Cell Signal. 2025 Jul;131:111733. doi: 10.1016/j.cellsig.2025.111733. Epub 2025 Mar 11.
This study aimed to elucidate the protective effects of Da Cheng Qi Decoction (DCQD) on severe acute pancreatitis (SAP) by targeting ferroptosis in pancreatic acinar cells and to establish a predictive signature and nomogram for acute pancreatitis (AP) risk assessment.
We utilized microarray analysis to delineate gene expression patterns among 32 healthy controls and 87 AP patients stratified by severity. Employing SAP models and NOX2-deficient cells, we investigated the molecular underpinnings of ferroptosis. The impact of DCQD and the ferroptosis inhibitor Fer-1 on gene expression, oxidative stress, and inflammation was assessed. Machine learning algorithms identified differentially expressed genes (DEGs) sensitive to DCQD, SAP, and ferroptosis (DSNFGs), which were validated across multiple datasets. A predictive nomogram integrating DSNFGs was developed, and single-cell analysis provided a comprehensive view of the cellular dynamics.
The microarray analysis revealed upregulation of NOX2 and downregulation of GPX4 in AP, with expression patterns correlating with disease severity. DCQD ameliorated SAP-induced pancreatic acinar cell damage and ferroptosis by reducing inflammatory markers and enhancing GPX4 expression. NOX2 knockout mitigated ferroptosis in SAP models, suggesting a key role in the disease process. DCQD and Fer-1 differentially regulated the expression of ferroptosis-related genes, reduced reactive oxygen species (ROS) and high-mobility group box 1 (HMGB1) levels, and suppressed the inflammatory response in a SAP mouse model. The HPLC analysis of DCQD constituents indicated eight components (aloe-emodin, rhein, emodin, chrysophanol, naringin, hesperidin, magnolol, and honokiol) with the capacity to modulate ferroptosis. Venn analysis identified 48 DSNFGs, with a subset of five genes demonstrating significant predictive value. The developed nomogram, based on LASSO regression, showed high accuracy in validation cohorts. Single-cell RNA sequencing (scRNA-seq) and CellChat analysis uncovered heterogeneity and cell-cell communication networks in the pancreas during recovery from pancreatitis, implicating several signaling pathways.

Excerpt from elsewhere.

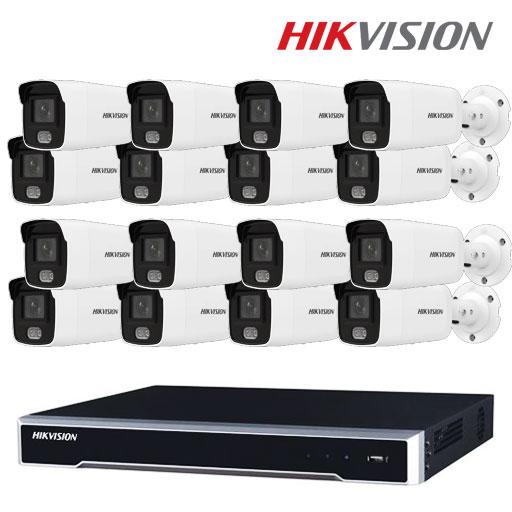 hikvision_ipcamera_2mp_colorvu_16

DCQD and its eight ingredients exert its protective effect in SAP by inhibiting ferroptosis through the NOX2/GPX4 pathway. The DCQD-SAP-ferroptosis-related signature and nomogram offer a novel tool for AP risk assessment, prognosis prediction, and personalized therapeutic strategies in SAP management.
本研究旨在通过靶向胰腺腺泡细胞铁死亡阐明大承气汤(DCQD)对重症急性胰腺炎(SAP)的保护作用,并建立用于急性胰腺炎(AP)风险评估的预测特征和列线图。

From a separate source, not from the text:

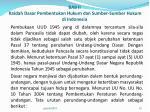 bab ii kaidah dasar pembentukan hukum dan sumber sumber hukum di indonesia3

我们利用微阵列分析来描绘32名健康对照者和87名按严重程度分层的AP患者之间的基因表达模式。采用SAP模型和NOX2缺陷细胞,我们研究了铁死亡的分子机制。评估了DCQD和铁死亡抑制剂Fer-1对基因表达、氧化应激和炎症的影响。机器学习算法鉴定出对DCQD、SAP和铁死亡敏感的差异表达基因(DSNFGs),并在多个数据集中进行了验证。开发了一个整合DSNFGs的预测列线图,单细胞分析提供了细胞动力学的全面视图。

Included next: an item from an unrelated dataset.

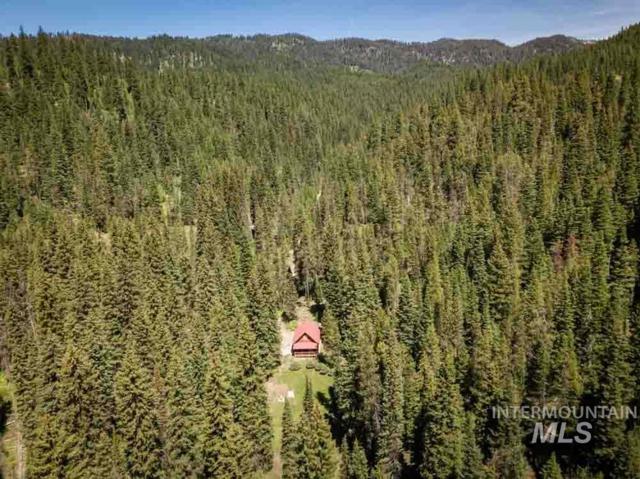 TBD (16.36 AC) Warm Lake Rd, Cascade, ID 83611 (MLS #98733641) :: Jon Gosche Real Estate, LLC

微阵列分析显示AP中NOX2上调而GPX4下调,并与疾病严重程度相关。DCQD通过减少炎症标志物和增强GPX4表达改善了SAP诱导的胰腺腺泡细胞损伤和铁死亡。NOX2基因敲除减轻了SAP模型中的铁死亡,表明其在疾病过程中起关键作用。DCQD和Fer-1对铁死亡相关基因的表达有不同调节作用,降低了活性氧(ROS)和高迁移率族蛋白B1(HMGB1)水平,并在SAP小鼠模型中抑制了炎症反应。DCQD成分的高效液相色谱分析表明有八种成分(芦荟大黄素、大黄酸、大黄素、 Chrysophanol、柚皮苷、橙皮苷、厚朴酚和和厚朴酚)具有调节铁死亡的能力。维恩分析鉴定出48个DSNFGs,其中五个基因的子集显示出显著的预测价值。基于LASSO回归开发的列线图在验证队列中显示出高准确性。单细胞RNA测序(scRNA-seq)和CellChat分析揭示了胰腺炎恢复过程中胰腺的异质性和细胞间通讯网络,涉及多个信号通路。
DCQD及其八种成分通过NOX2/GPX4途径抑制铁死亡,在SAP中发挥保护作用。DCQD-SAP-铁死亡相关特征和列线图为AP风险评估、预后预测以及SAP管理中的个性化治疗策略提供了一种新工具。